Um concerto de Nick Cave é o mais perto de experiência religiosa que um não crente poderá ter. Esta noite, no Parque da Bela Vista, o músico australiano e os seus fabulosos Bad Seeds reconquistaram uma Lisboa que não os via há uns longos 14 anos

Foi com pontualidade australiana – algo, certamente, herdado do período colonial britânico – que Nick Cave irrompeu pelo palco do MEO Kalorama adentro. Às 21h em ponto, um portentoso rufo de bateria empurrou o grito sentimentalão de ‘Get Ready for Love’, resgatado a “Abattoir Blues / The Lyre of Orpheus”, de 2004. As duas horas que se seguiram, além de uma verdadeira ode ao amor, porque ninguém escreve e canta o amor (especialmente aquele de contornos mais trágicos) como Nicholas Edward Cave, foram o mais perto de experiência religiosa que um não crente poderá vir a ter. Em momento de encerramento de digressão, o músico e os seus incríveis comparsas Bad Seeds atiraram-se a um alinhamento com muito poucos desvios àquele que o público do NOS Primavera Sound assistiu em junho passado, viajando até aos longínquos anos 80 para, por exemplo, um lancinante ‘From Her to Eternity’ e detendo-se num presente vivido entre a beleza sensível de ‘Bright Horses’, de “Ghosteen”, e a explosão de ‘White Elephant’, da aventura extra com o parceiro Warren Ellis “Carnage”.
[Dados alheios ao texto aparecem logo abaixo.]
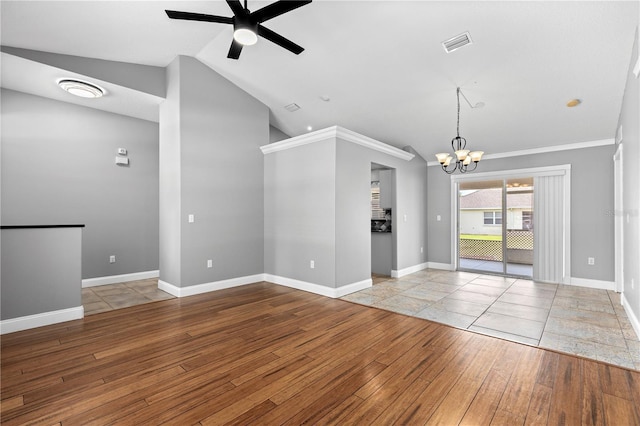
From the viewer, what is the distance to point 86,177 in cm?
512

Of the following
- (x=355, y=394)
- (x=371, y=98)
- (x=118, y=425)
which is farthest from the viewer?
(x=371, y=98)

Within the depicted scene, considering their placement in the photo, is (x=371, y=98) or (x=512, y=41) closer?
(x=512, y=41)

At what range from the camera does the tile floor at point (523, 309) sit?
281cm

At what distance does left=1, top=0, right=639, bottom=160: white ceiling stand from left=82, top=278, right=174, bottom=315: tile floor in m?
3.16

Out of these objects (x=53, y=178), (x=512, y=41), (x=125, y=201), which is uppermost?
(x=512, y=41)

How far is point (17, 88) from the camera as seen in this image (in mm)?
4445

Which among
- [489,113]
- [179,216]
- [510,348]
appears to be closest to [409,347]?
[510,348]

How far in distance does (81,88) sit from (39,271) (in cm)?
264

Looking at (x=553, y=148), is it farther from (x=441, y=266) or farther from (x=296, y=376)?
(x=296, y=376)

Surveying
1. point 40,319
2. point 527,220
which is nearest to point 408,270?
point 527,220

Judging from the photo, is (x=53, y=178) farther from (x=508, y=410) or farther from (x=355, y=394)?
(x=508, y=410)

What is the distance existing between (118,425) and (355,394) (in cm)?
145

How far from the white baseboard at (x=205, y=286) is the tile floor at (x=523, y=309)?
192 centimetres

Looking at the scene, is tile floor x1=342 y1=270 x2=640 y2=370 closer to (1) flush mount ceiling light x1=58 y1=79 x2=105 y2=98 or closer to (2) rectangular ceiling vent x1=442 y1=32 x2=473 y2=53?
(2) rectangular ceiling vent x1=442 y1=32 x2=473 y2=53
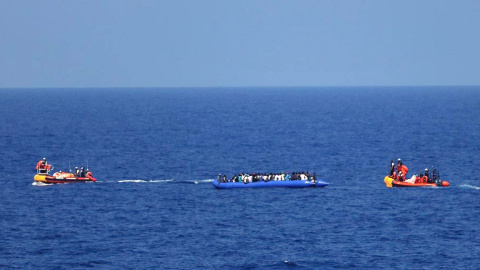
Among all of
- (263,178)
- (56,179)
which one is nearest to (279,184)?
(263,178)

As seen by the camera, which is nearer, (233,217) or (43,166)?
(233,217)

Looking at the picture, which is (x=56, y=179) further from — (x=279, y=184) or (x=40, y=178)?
(x=279, y=184)

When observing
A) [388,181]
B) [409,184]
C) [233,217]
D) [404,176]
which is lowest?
[233,217]

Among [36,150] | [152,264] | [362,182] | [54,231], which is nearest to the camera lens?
[152,264]

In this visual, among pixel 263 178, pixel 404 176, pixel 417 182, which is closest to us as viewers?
pixel 417 182

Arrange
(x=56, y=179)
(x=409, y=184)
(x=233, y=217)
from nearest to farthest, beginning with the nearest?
1. (x=233, y=217)
2. (x=409, y=184)
3. (x=56, y=179)

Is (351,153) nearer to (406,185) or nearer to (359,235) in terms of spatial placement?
(406,185)

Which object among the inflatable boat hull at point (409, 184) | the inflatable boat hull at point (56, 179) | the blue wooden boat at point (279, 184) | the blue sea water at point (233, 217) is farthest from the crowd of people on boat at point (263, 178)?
the inflatable boat hull at point (56, 179)

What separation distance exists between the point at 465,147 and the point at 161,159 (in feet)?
194

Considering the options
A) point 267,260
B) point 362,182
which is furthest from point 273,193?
point 267,260

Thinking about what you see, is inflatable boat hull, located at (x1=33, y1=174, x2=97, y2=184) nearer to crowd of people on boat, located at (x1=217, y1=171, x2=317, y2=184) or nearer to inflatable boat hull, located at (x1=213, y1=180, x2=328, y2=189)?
inflatable boat hull, located at (x1=213, y1=180, x2=328, y2=189)

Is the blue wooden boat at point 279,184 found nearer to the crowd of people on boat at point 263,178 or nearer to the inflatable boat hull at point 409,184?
the crowd of people on boat at point 263,178

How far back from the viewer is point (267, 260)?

Que Cave é, além de um magistral escritor de canções, um feroz animal de palco, toda a gente que algum dia se cruzou com ele sabe, mas o mais inacreditável é que as suas atuações continuam a surpreender até os admiradores mais apaixonados. Concerto após concerto após concerto, a sua voz vai mostrando novas cavidades e rugosidades que não lhe conhecíamos, o seu corpo vai-se arriscando mais e mais para junto do seu adorado público, no qual não se coíbe de tocar com toda a ternura. No MEO Kalorama, fê-lo num passadiço montado perto das grades, caminhando corajosa e provocadoramente junto aos admiradores de primeira fila, onde chegou a dar autógrafos e se cruzou com Paula, uma aniversariante a quem acabaria por dedicar uma contemplativa ‘O’Children’ – a terceira de três incursões por “Abattoir Blues”, depois de ‘There She Goes, My Beautiful World’. “É o teu aniversário? Fuck… Não sei o que dizer… Parabéns! Esta chama-se ‘O’Children’ e é para a Paula, é o aniversário dela”. Bonito.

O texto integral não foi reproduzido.